■ **Tasks to carry out**:
#1 Answer these from the text on the aircraft's undercarriage and rotor layout:
(a) Where are the pair of bumper wheels mounted?
(b) By about how much do the main rotors overlap?
(c) In which direction does the port rotor turn?
#2 Carry on the text about the aircraft's undercarriage and rotor layout from the end of its final paragraph.

The fixed undercarriage consists of large paired main-wheel units on oleo-pneumatic levered shock absorbers mounted at the junction of a strut system supporting the rotor systems and wings and connected to the centre fuselage by a tripod strut structure with the nose-leg attached aft of the crew section. A pair of bumper wheels are mounted at the rear of the fuselage keel and fixed support pads ensure that the cargo ramp is extended to the correct angle. Long braced struts also connected the transmission units to the rear fuselage forward of the fin. Cargo handling is done by means of a forklift or electric hoists on traveling beams.

The power system and wings are mounted above the centre fuselage with interconnecting shafts ensuring synchronisation of the main rotors which overlap by about 3 m. Drag and lift losses are reduced by the inverse taper wings with minimum chord in regions of strongest down-wash. The interconnecting shafts also ensured symmetrical lift distribution in the event of an engine failure. To optimise control in roll and yaw the rotors are arranged to turn in opposite directions with the port rotor turning anti-clockwise and the starboard rotor turning clockwise, ensuring that the advancing blades pass over the fuselage.

(Saved entries)

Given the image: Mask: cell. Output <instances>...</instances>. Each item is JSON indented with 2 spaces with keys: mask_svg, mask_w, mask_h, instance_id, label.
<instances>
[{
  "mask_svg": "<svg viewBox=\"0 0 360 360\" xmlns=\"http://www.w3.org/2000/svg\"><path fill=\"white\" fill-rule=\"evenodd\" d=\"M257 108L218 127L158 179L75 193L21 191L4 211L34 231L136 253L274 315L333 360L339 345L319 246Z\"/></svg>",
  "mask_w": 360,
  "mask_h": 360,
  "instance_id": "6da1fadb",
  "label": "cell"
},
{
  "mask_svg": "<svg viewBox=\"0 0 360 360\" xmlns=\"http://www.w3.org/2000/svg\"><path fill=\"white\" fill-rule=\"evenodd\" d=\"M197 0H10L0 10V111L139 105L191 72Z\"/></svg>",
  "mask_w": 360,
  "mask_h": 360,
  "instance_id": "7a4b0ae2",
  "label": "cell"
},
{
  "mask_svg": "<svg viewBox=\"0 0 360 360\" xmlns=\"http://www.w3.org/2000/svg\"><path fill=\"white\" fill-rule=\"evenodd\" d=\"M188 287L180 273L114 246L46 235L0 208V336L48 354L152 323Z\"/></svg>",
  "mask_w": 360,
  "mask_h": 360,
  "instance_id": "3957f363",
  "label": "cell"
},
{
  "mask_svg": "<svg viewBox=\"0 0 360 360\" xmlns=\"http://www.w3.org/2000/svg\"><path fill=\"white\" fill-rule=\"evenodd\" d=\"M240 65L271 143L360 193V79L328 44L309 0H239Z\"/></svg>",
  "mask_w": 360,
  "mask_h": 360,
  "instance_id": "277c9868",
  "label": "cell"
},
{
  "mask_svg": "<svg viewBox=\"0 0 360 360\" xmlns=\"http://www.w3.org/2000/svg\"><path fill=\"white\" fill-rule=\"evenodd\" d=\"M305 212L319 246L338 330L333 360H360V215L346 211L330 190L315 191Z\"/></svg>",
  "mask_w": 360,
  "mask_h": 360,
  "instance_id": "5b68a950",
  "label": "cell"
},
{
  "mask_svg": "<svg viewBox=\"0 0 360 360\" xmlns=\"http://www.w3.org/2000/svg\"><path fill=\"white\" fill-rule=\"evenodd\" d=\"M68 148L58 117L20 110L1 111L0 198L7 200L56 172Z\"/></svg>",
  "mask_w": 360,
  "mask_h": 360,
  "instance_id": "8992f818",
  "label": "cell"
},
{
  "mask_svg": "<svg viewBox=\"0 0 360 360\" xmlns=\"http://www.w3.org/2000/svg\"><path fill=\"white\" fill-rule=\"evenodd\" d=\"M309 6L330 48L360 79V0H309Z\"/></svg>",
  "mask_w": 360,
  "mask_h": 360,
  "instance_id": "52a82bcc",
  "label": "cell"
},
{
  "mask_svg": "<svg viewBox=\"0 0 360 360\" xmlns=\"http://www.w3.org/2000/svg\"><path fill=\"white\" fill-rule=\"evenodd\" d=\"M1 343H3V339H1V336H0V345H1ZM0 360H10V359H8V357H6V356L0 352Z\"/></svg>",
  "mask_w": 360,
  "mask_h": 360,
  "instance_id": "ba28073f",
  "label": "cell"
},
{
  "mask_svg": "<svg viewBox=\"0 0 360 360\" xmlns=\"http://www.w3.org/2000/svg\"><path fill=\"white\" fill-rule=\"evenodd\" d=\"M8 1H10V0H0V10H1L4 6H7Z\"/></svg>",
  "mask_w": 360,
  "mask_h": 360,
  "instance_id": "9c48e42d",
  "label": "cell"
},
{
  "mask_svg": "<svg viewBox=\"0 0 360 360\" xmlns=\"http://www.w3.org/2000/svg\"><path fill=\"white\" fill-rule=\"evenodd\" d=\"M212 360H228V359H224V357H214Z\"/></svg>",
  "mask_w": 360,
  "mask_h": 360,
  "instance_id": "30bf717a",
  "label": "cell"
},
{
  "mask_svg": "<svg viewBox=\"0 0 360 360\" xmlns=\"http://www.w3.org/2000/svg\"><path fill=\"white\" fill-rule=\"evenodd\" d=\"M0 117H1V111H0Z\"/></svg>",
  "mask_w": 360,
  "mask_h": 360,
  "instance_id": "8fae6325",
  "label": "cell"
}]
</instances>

■ **Answers**:
#1
(a) At the rear of the fuselage keel.
(b) About 3 m.
(c) Anti-clockwise.

#2
Each power unit comprises two Soloviev D-25VF turbo-shaft engines mounted below the main gearboxes which each drive five-bladed 35 m diameter rotors and their synchronisation shafts which run from wing-tip to wing-tip. Each paired engine pod has large access panels which open up for maintenance access and also form platforms for servicing crews to operate from.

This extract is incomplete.